Conversely, if we replace the call to {{assertPostTestEnv}} by a call to 
{{assertSchemaLoaded}}, we will see the opposite behaviour, it fails a few 
times and then it consistently succeeds.
{quote}Change iterations to 10 and test passes
{quote}
It seems that the schema class is only loaded after a higher number of 
iterations, I have no clue about why that happens.
{quote}Replace all {{assertPostTestEnv(true);}} with 
{{assertPostTestEnv(false);}} and test passes
{quote}
That skips all checks about schema loading so it can never fail them, do you 
mean the opposite, replacing {{assertPostTestEnv(false)}} by 
{{assertPostTestEnv(true)}}? That would also fail.

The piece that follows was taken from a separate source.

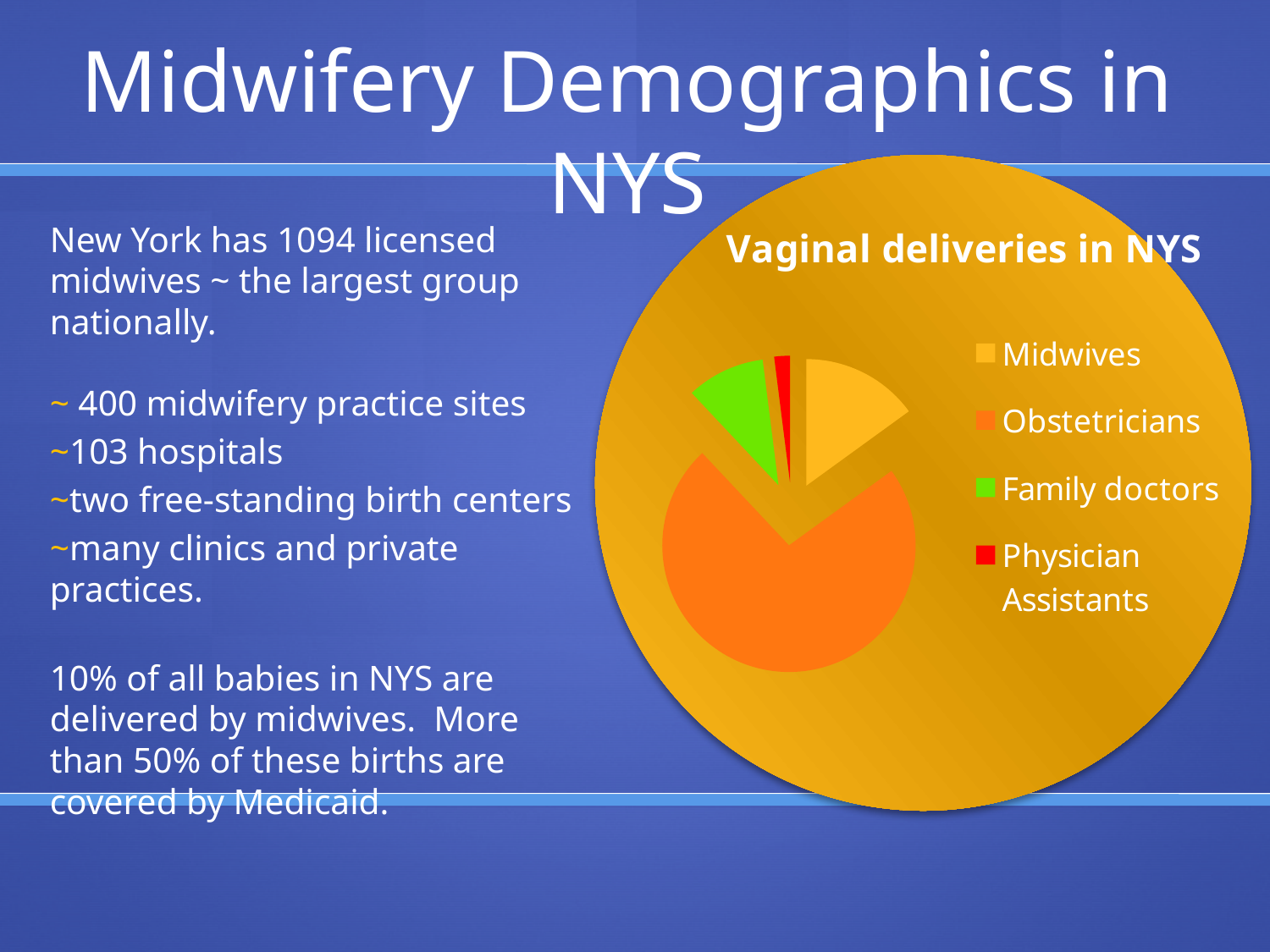
What colour represents Family doctors in the pie chart? Green Which slice is larger, Midwives or Family doctors? Midwives Which category has the smallest slice of the pie? Physician Assistants What kind of chart is shown on the slide? Pie chart Which slice is larger, Family doctors or Physician Assistants? Family doctors Which slice is larger, Obstetricians or Midwives? Obstetricians What is the title of the chart? Vaginal deliveries in NYS Which category has the largest slice of the pie? Obstetricians How many categories does the pie chart show? 4 Which category is shown in red in the pie chart? Physician Assistants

> Fix usage instructions about sstabledump -k and -x options
> ----------------------------------------------------------
>
>                 Key: CASSANDRA-16818
>                 URL: https://issues.apache.org/jira/browse/CASSANDRA-16818
>             Project: Cassandra
>          Issue Type: Bug
>          Components: Tool/sstable
>            Reporter: Andres de la Peña
>            Assignee: Andres de la Peña
>            Priority: Normal
>             Fix For: 4.0.1, 4.1
>
>          Time Spent: 20m
>  Remaining Estimate: 0h
>
> The options {{-k}} and {{-x}} of {{sstabledump}} admit multiple arguments, so 
> users can include or exclude multiple partitions. The intended usage is, for 
> example:
> {code:java}
> $ sstablepartitions <sstable_path> -k 1
> $ sstablepartitions <sstable_path> -k 1 2 3
> {code}
> However, the following command will fail:
> {code:java}
> $ sstablepartitions -k 1 <sstable_path>
> You must supply exactly one sstable
> usage: sstabledump <sstable file path> <options>
> Dump contents of given SSTable to standard output in JSON format.
>  -d         CQL row per line internal representation
>  -e         enumerate partition keys only
>  -k <arg>   Partition key
>  -t         Print raw timestamps instead of iso8601 date strings
>  -x <arg>   Excluded partition key
> {code}
> This command fails because the sstable path is considered a fourth partition 
> key, and the mandatory argument for the sstable path is missed. While I think 
> this behaviour is correct, it can be a bit confusing for users, especially 
> when the information about usage describes both {{-k}} and {{-x}} as 
> single-argument.
> I think that at least we should fix the description of the options to 
> indicate that there could be multiple included/excluded keys, and probably 
> improve the message about the missing sstable path when those options are 
> used.
> Alternatively we could modify the options to have a single argument and allow 
> to repeat them, so we could accept things like:
> {code:java}
> $ sstablepartitions -k 1 <sstable_path>
> $ sstablepartitions -k 1 -k 2 -k 3 <sstable_path>
> $ sstablepartitions <sstable_path> -k 1 -k 2 -k 3
> {code}
> The main downside of the latter approach is that the change in the syntax of 
> the command might cause compatibility issues. Also we would need to upgrade 
> {{commons-cli}} to at least 1.2 due to CLI-137.